Climate change impacts in alpine regions are already apparent in glacier recessions and permafrost thawing. As a consequence, cascading processes involving rock slope failure and debris flows are favored and threaten valley floors. The interconnection of these events were recently exemplified by a severe rock fall at Piz Cengalo, ensuing debris flows which destroyed big parts of the village of Bondo(GR).
Within the CCAMM research program, we focus on projections of changes in the sediment disposition, frequencies and magnitudes of debris flows by making use of the recently released CH2018 scenarios, which provide climate projections up to 2100. The outcome of our work will provide projections of debris-flow activity in selected Alpine catchments. Furthermore, the assessment of sediment deposits, frequencies and magnitudes of mass movements are required for hazard mapping and provide useful information for numerical runout models like RAMMS.

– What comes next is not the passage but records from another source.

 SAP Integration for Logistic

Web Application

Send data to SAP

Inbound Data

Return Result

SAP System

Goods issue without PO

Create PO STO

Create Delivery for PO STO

Understanding meteorological and geomorphological conditions controlling debris-flow magnitudes and frequency is essential for their reproduction and robust climate change projections. For the Illgraben debris-flow torrent, we have investigated the role of various precipitation characteristics in the debris-flow formation and found that while debris flows can be triggered by relatively small rainfall amounts, magnitudes experience positive feedbacks from antecedent wetness (Fig. 2).

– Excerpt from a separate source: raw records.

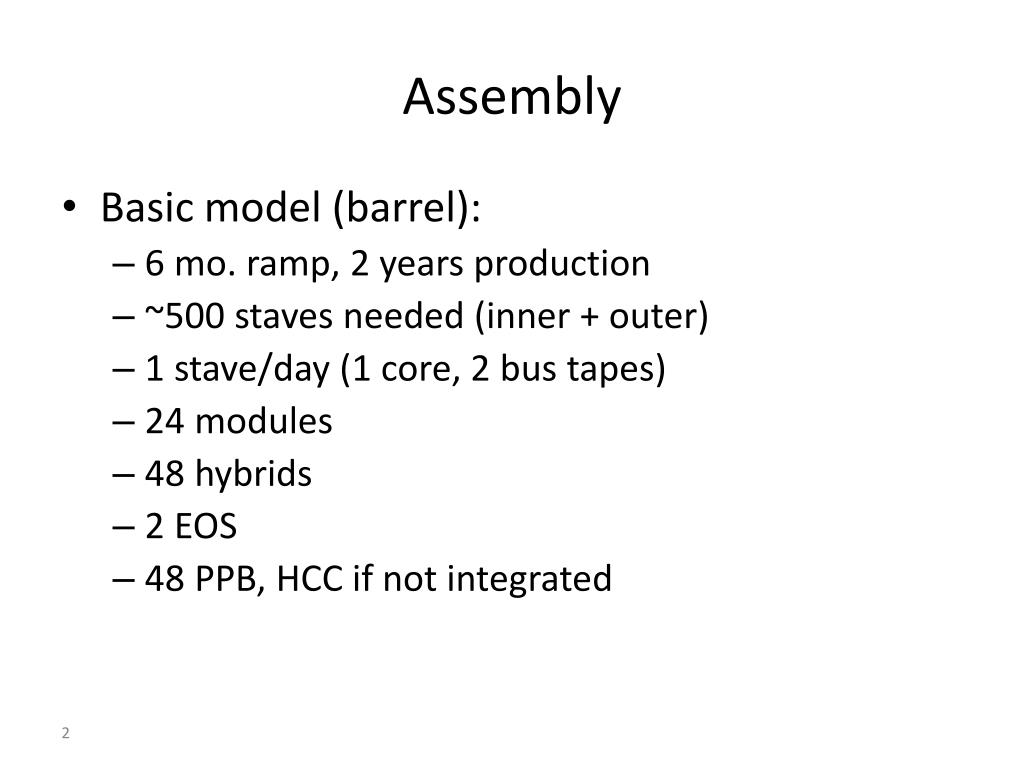 Assembly

• Basic model (barrel):
– 6 mo. ramp, 2 years production
– ~500 staves needed (inner + outer)
– 1 stave/day (1 core, 2 bus tapes)
– 24 modules
– 48 hybrids
– 2 EOS
– 48 PPB, HCC if not integrated

2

In a recent study (Hirschberg et al., 2021), we used the sediment cascade model SedCas (Bennett et al., 2014) to investigate climate change impacts on the debris-flow activity in Illgraben (Fig. 1). By combining SedCas with climate change projections and the AWE-GEN weather generator (Fatichi et al., 2011), we were able to quantify changes in temperature and precipitation and how it affects the sediment generation and sediment yield. We found that the warming decreases sediment supply by frost-weathering from hillslopes and thus also reduction in both the annual sediment yield (-48%) and the number of debris flows (-23%) by the end of the century (Fig. 3). Furthermore, the study provided insights into the effects of elevation on sediment production as well as the major sources on uncertainty for climate change projections on sediment fluxes.
This work is conducted within the Mountain Torrents group from WSL and in collaboration with Prof. Dr. Peter Molnar (ETH Zürich) and Dr. Georgina Bennett (University of Exeter).